Task data -
= = = =

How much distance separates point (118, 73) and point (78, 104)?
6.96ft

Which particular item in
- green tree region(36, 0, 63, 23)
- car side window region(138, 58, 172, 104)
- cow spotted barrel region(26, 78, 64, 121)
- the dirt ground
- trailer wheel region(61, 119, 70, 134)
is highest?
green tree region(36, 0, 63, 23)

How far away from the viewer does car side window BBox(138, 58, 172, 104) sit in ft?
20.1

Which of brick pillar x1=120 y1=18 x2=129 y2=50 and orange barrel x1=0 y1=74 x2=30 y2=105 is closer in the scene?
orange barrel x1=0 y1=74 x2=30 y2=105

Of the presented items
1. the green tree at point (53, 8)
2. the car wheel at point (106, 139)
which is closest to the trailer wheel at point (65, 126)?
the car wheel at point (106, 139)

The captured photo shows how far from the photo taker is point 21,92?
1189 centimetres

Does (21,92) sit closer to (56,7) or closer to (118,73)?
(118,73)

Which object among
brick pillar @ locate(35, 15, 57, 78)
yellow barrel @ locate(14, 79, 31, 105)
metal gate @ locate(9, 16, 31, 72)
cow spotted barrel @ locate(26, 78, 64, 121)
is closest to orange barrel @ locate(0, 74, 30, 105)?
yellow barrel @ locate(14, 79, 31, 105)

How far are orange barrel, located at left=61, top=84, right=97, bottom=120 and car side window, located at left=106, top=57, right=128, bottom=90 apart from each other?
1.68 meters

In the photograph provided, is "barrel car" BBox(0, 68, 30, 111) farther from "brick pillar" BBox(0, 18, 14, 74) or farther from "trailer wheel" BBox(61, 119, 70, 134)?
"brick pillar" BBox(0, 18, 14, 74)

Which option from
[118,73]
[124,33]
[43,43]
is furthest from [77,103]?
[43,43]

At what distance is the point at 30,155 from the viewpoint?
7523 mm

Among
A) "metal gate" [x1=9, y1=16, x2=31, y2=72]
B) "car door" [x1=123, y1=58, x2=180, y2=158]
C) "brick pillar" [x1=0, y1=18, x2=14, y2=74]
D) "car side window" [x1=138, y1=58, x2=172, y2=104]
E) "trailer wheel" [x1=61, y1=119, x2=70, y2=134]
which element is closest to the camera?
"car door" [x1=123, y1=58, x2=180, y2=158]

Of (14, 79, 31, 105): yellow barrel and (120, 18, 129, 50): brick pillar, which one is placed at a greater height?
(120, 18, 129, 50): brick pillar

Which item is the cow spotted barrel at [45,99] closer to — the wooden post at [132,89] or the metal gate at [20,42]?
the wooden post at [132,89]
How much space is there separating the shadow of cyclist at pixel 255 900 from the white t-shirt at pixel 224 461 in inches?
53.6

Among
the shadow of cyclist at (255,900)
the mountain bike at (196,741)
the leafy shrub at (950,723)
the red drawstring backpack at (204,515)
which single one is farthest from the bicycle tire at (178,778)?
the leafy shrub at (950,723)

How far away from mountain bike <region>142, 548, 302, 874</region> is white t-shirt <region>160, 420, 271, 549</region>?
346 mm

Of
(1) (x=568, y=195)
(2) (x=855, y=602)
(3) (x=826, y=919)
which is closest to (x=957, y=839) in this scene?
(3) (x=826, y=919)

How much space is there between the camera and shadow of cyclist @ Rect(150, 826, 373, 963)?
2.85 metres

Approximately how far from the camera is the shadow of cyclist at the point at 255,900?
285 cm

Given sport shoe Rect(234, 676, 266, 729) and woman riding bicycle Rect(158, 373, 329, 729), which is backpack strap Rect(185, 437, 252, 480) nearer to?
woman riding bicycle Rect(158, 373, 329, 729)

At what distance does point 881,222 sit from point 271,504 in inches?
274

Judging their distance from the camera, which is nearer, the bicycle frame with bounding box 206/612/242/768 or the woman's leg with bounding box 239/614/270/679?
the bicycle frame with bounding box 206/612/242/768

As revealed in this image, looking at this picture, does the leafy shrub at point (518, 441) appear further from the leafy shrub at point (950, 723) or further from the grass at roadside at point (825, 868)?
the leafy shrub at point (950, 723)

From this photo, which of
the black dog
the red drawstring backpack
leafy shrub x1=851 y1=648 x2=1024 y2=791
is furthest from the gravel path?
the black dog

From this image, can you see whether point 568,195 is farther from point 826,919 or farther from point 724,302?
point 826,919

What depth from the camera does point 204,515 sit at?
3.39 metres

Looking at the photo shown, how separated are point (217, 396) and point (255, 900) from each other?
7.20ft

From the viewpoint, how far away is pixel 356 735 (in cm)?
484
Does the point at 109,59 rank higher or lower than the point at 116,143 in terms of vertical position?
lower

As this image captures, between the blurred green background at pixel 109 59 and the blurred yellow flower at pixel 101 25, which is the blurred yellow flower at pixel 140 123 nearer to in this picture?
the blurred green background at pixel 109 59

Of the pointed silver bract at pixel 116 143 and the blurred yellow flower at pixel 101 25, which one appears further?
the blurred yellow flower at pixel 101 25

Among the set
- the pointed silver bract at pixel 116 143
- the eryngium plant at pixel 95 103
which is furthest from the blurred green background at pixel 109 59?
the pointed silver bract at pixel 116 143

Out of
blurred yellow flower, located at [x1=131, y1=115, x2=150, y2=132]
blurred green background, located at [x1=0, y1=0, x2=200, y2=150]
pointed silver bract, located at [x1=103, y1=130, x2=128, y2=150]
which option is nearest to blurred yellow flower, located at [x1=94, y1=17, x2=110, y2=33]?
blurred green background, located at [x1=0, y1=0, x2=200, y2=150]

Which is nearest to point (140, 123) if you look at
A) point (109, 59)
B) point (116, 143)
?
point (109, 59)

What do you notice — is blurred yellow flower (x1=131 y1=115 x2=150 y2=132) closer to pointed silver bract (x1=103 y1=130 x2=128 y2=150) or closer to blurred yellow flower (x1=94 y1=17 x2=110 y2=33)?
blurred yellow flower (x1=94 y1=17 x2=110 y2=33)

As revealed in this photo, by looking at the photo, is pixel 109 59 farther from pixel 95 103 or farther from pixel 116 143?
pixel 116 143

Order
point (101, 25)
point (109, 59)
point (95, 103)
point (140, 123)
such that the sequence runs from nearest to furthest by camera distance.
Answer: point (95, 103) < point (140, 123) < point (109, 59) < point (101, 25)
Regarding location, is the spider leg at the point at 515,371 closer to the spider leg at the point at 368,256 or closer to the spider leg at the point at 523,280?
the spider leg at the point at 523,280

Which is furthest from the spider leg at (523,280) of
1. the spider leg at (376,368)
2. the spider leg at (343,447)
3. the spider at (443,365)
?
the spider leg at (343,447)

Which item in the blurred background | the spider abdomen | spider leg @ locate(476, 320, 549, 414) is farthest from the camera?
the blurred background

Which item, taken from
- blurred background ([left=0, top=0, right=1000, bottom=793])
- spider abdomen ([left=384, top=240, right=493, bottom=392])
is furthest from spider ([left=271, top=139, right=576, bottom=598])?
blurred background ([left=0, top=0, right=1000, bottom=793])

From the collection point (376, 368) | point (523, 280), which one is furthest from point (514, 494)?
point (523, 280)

= = = =

Goal of the exercise -
Each entry must be reproduced verbatim.

The completed task -
How much distance separates point (118, 73) and point (78, 104)?
6.96ft

Which particular item in
- green tree region(36, 0, 63, 23)
- car side window region(138, 58, 172, 104)
- cow spotted barrel region(26, 78, 64, 121)
- the dirt ground
- trailer wheel region(61, 119, 70, 134)
is highest?
green tree region(36, 0, 63, 23)

How far away from the viewer does car side window BBox(138, 58, 172, 104) sit in ft?
20.1

Which of brick pillar x1=120 y1=18 x2=129 y2=50 and orange barrel x1=0 y1=74 x2=30 y2=105 is closer in the scene?
orange barrel x1=0 y1=74 x2=30 y2=105

Of the presented items
1. the green tree at point (53, 8)
2. the car wheel at point (106, 139)
which is closest to the trailer wheel at point (65, 126)?
the car wheel at point (106, 139)

The captured photo shows how far from the photo taker is point 21,92?
1189 centimetres

Does (21,92) sit closer to (56,7) or closer to (118,73)?
(118,73)

Which object among
brick pillar @ locate(35, 15, 57, 78)
yellow barrel @ locate(14, 79, 31, 105)
metal gate @ locate(9, 16, 31, 72)
cow spotted barrel @ locate(26, 78, 64, 121)
is closest to orange barrel @ locate(0, 74, 30, 105)?
yellow barrel @ locate(14, 79, 31, 105)

How far are orange barrel, located at left=61, top=84, right=97, bottom=120 and car side window, located at left=106, top=57, right=128, bottom=90 apart from each other?
1.68 meters

In the photograph provided, is "barrel car" BBox(0, 68, 30, 111) farther from "brick pillar" BBox(0, 18, 14, 74) or farther from "trailer wheel" BBox(61, 119, 70, 134)?
"brick pillar" BBox(0, 18, 14, 74)

Which option from
[118,73]
[124,33]
[43,43]
is furthest from [77,103]?
[43,43]

At what distance is the point at 30,155 from the viewpoint?
7523 mm

Among
A) "metal gate" [x1=9, y1=16, x2=31, y2=72]
B) "car door" [x1=123, y1=58, x2=180, y2=158]
C) "brick pillar" [x1=0, y1=18, x2=14, y2=74]
D) "car side window" [x1=138, y1=58, x2=172, y2=104]
E) "trailer wheel" [x1=61, y1=119, x2=70, y2=134]
which element is closest to the camera?
"car door" [x1=123, y1=58, x2=180, y2=158]

Of (14, 79, 31, 105): yellow barrel and (120, 18, 129, 50): brick pillar, which one is placed at a greater height?
(120, 18, 129, 50): brick pillar

Which item is the cow spotted barrel at [45,99] closer to — the wooden post at [132,89] or the metal gate at [20,42]?
the wooden post at [132,89]
How much space is there separating the shadow of cyclist at pixel 255 900 from the white t-shirt at pixel 224 461 in inches?
53.6

Among
the shadow of cyclist at (255,900)
the mountain bike at (196,741)
the leafy shrub at (950,723)
the red drawstring backpack at (204,515)
which single one is farthest from the bicycle tire at (178,778)?
the leafy shrub at (950,723)

How far away from mountain bike <region>142, 548, 302, 874</region> is white t-shirt <region>160, 420, 271, 549</region>?
346 mm

Of
(1) (x=568, y=195)
(2) (x=855, y=602)
(3) (x=826, y=919)
which is closest to (x=957, y=839) in this scene?
(3) (x=826, y=919)

How much space is there between the camera and shadow of cyclist @ Rect(150, 826, 373, 963)?
2.85 metres

Approximately how far from the camera is the shadow of cyclist at the point at 255,900?
285 cm

Given sport shoe Rect(234, 676, 266, 729) and woman riding bicycle Rect(158, 373, 329, 729), which is backpack strap Rect(185, 437, 252, 480) nearer to?
woman riding bicycle Rect(158, 373, 329, 729)

At what distance does point 881,222 sit from point 271,504 in inches?
274

Judging their distance from the camera, which is nearer, the bicycle frame with bounding box 206/612/242/768 or the woman's leg with bounding box 239/614/270/679?
the bicycle frame with bounding box 206/612/242/768

As revealed in this image, looking at this picture, does the leafy shrub at point (518, 441) appear further from the leafy shrub at point (950, 723) or further from the grass at roadside at point (825, 868)?
the leafy shrub at point (950, 723)

From this photo, which of
the black dog
the red drawstring backpack
leafy shrub x1=851 y1=648 x2=1024 y2=791
is furthest from the gravel path?
the black dog

From this image, can you see whether point 568,195 is farther from point 826,919 or farther from point 724,302?
point 826,919

What depth from the camera does point 204,515 sit at?
3.39 metres

Looking at the photo shown, how separated are point (217, 396) and point (255, 900) from each other?
7.20ft

From the viewpoint, how far away is pixel 356 735 (in cm)?
484
Does the point at 109,59 rank higher or lower than the point at 116,143 in terms of vertical position?
lower

As this image captures, between the blurred green background at pixel 109 59 and the blurred yellow flower at pixel 101 25, which is the blurred yellow flower at pixel 140 123 nearer to in this picture?
the blurred green background at pixel 109 59

Of the pointed silver bract at pixel 116 143 and the blurred yellow flower at pixel 101 25, which one appears further?
the blurred yellow flower at pixel 101 25

Among the set
- the pointed silver bract at pixel 116 143
- the eryngium plant at pixel 95 103
which is furthest from the blurred green background at pixel 109 59?
the pointed silver bract at pixel 116 143

Out of
blurred yellow flower, located at [x1=131, y1=115, x2=150, y2=132]
blurred green background, located at [x1=0, y1=0, x2=200, y2=150]
pointed silver bract, located at [x1=103, y1=130, x2=128, y2=150]
which option is nearest to blurred yellow flower, located at [x1=94, y1=17, x2=110, y2=33]?
blurred green background, located at [x1=0, y1=0, x2=200, y2=150]

Which is nearest to point (140, 123) if you look at
A) point (109, 59)
B) point (116, 143)
?
point (109, 59)

What do you notice — is blurred yellow flower (x1=131 y1=115 x2=150 y2=132) closer to pointed silver bract (x1=103 y1=130 x2=128 y2=150) or closer to blurred yellow flower (x1=94 y1=17 x2=110 y2=33)?
blurred yellow flower (x1=94 y1=17 x2=110 y2=33)

As revealed in this photo, by looking at the photo, is pixel 109 59 farther from pixel 95 103 or farther from pixel 116 143?
pixel 116 143

Order
point (101, 25)
point (109, 59)
point (95, 103)
point (140, 123)
such that the sequence runs from nearest to furthest by camera distance.
Answer: point (95, 103) < point (140, 123) < point (109, 59) < point (101, 25)
Regarding location, is the spider leg at the point at 515,371 closer to the spider leg at the point at 368,256 or closer to the spider leg at the point at 523,280?
the spider leg at the point at 523,280

Which is furthest from the spider leg at (523,280) of
1. the spider leg at (376,368)
2. the spider leg at (343,447)
3. the spider at (443,365)
?
the spider leg at (343,447)

Which item in the blurred background | the spider abdomen | spider leg @ locate(476, 320, 549, 414) is farthest from the camera?
the blurred background

Which item, taken from
- blurred background ([left=0, top=0, right=1000, bottom=793])
- spider abdomen ([left=384, top=240, right=493, bottom=392])
is furthest from spider ([left=271, top=139, right=576, bottom=598])?
blurred background ([left=0, top=0, right=1000, bottom=793])

From the collection point (376, 368) | point (523, 280), which one is furthest from point (514, 494)?
point (523, 280)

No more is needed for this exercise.